- **Given task**: Could you output every one of the records below, reproducing each line without any change?

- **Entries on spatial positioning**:
■ ■ ■

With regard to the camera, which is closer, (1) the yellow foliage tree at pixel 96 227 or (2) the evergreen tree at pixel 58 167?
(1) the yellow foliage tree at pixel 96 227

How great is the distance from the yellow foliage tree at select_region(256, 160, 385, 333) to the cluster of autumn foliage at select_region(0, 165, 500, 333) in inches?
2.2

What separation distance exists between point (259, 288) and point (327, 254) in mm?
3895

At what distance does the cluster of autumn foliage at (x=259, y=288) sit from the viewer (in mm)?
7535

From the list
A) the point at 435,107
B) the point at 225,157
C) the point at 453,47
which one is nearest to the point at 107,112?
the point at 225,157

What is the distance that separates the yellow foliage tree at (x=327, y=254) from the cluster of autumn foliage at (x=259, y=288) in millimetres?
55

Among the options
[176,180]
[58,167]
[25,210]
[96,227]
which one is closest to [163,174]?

■ ■ ■

- **Finished task**:
With regard to the camera, which is closer, (1) the yellow foliage tree at pixel 96 227 or (2) the evergreen tree at pixel 58 167?
(1) the yellow foliage tree at pixel 96 227

How great is the distance from the yellow foliage tree at select_region(256, 160, 385, 333) to the cluster of autumn foliage at select_region(0, 165, 500, 333) in inches?
2.2

What separation distance exists between point (259, 288) and point (327, 254) in mm?
3895

At what distance does the cluster of autumn foliage at (x=259, y=288) sit from the viewer (in mm)?
7535

From the list
A) the point at 435,107
B) the point at 225,157
C) the point at 453,47
which one is nearest to the point at 107,112?
the point at 225,157

What is the distance that separates the yellow foliage tree at (x=327, y=254) from the cluster of autumn foliage at (x=259, y=288) in millimetres?
55

Among the options
[176,180]
[58,167]
[25,210]
[96,227]
which one is closest to [163,174]?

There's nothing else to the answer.